Il hocha la tête d'un air grave, en s'apercevant que j'étais hors d'état de lui répondre.
– Eh bien! il y a dans la flotte des hommes qui n'ont jamais mis les pieds à l'école et qui vous diront que nous avions sept vaisseaux de 74, sept de 64, et deux de 50 en action. Il y a sur le mur une gravure qui représente la poursuite du Ça ira. Quels sont les navires qui l'ont pris à l'abordage?
Je fus encore obligé de m'avouer battu.
– Eh bien! votre papa peut encore vous donner quelques leçons d'Histoire, s'écria-t-il en jetant un regard triomphant sur ma mère. Avez-vous appris la géographie?
– Oui, père, dis-je, avec moins d'assurance qu'auparavant.
– Eh bien, quelle distance y a-t-il de Port-Mahon à Algésiras?
Je ne pus que secouer la tête.
– Et si vous aviez Wissant à trois lieues à tribord, quel serait votre port d'Angleterre le plus rapproché?
Je dus encore m'avouer battu.
– Ah! je trouve que votre géographie ne vaut guère mieux que votre Histoire, dit-il. À ce compte-là, vous n'obtiendrez jamais votre certificat. Savez-vous faire une addition? Bon! Alors nous allons voir si vous êtes capable de faire le total de sa part de prise.
Tout en parlant, il jeta du côté de ma mère un regard malicieux.
Elle posa son tricot et jeta un coup d'oeil attentif sur lui.
– Vous ne m'avez jamais questionné à ce sujet, Mary? dit-il.
– La Méditerranée n'est point une station qui ait de limportance à ce point de vue, Anson. Je vous ai entendu dire que l'Atlantique est l'endroit où l'on gagne les parts de prise et la Méditerranée celle où l'on gagne de l'honneur.

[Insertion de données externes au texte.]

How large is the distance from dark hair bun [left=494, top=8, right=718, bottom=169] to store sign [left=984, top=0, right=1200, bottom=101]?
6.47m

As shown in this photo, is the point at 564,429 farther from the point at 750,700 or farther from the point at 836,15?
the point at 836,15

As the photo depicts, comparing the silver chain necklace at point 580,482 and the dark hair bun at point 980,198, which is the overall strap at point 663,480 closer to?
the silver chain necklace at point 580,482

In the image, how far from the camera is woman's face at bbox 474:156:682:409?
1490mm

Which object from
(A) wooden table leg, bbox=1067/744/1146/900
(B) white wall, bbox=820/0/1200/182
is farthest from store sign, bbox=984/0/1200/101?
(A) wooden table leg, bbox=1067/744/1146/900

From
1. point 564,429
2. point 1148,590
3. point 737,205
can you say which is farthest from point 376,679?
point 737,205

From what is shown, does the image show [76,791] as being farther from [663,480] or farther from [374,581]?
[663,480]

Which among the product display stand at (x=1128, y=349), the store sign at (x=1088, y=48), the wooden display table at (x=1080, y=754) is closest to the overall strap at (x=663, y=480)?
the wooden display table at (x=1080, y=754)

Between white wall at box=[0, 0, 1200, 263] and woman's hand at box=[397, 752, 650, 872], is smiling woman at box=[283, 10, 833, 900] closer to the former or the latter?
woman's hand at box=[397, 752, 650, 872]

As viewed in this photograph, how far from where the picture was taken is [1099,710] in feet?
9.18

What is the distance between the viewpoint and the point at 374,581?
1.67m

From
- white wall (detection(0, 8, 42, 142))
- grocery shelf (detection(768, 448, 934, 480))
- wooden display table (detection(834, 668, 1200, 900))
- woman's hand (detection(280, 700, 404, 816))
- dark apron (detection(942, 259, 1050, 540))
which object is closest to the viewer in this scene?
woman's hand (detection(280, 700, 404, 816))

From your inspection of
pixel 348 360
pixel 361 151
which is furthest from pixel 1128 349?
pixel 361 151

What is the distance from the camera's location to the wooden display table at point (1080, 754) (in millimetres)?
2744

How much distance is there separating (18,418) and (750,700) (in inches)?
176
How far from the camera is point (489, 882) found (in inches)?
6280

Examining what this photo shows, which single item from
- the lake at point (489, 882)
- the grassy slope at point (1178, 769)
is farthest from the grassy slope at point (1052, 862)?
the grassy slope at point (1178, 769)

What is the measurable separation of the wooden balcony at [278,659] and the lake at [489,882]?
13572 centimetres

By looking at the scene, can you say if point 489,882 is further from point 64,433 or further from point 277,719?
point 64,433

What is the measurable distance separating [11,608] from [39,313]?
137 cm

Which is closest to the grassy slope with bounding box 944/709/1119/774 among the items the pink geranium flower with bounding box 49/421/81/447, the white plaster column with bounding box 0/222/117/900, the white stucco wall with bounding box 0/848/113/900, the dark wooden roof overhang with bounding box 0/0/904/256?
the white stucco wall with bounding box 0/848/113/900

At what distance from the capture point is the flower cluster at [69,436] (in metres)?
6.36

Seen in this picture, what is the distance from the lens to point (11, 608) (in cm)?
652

– Dans ma dernière croisière, j'ai eu ma part de l'un et de l'autre, grâce à mon passage d'un navire de guerre sur une frégate. Eh bien! Rodney, il y a deux livres pour cent qui me reviennent, quand les tribunaux de prise auront rendu leur arrêt. Pendant que nous tenions Masséna bloqué dans Gênes, nous avons capturé environ soixante-dix schooners, bricks, tartanes, chargés de vin, de provisions, de poudre. Lord Keith fera de son mieux pour avoir part au gâteau, mais ce seront les tribunaux de prise qui régleront l'affaire. Mettons qu'il me revienne, en moyenne, environ quatre livres par unité. Que me rapporteront les soixante- dix prises?
– Deux cent quatre-vingt livres, répondis-je.
– Eh! mais, Anson, c'est une fortune, s'écria ma mère en battant des mains.
– Encore une épreuve, Roddy, dit-il en brandissant sa pipe de mon côté. Il y avait la frégate Xébec au large de Barcelone, ayant à bord vingt mille dollars d'Espagne, ce qui fait quatre mille deux cents livres. Sa carcasse pouvait valoir autant, que me revient-il de cela?
– Cent livres.
– Ah! le comptable lui-même n'aurait pas fait plus vite le calcul, s'écria-t-il, enchanté. Voici encore un calcul pour vous. Nous avons passé les détroits et navigué du côté des Açores où nous avons rencontré la Sabina revenant de Maurice avec du sucre et des épices. Douze cents livres pour moi, voilà ce qu'elle m'a valu, Mary, ma chérie. Aussi vous ne salirez plus vos jolis doigts et vous n'aurez plus à vivre de privations sur ma misérable solde.
Ma mère avait supporté, sans laisser échapper un soupir, ces longues années d'efforts, mais maintenant qu'elle en était délivrée, elle se jeta en sanglotant au cou de mon père. Il se passa assez longtemps avant qu'il pût songer à reprendre mon examen arithmétique.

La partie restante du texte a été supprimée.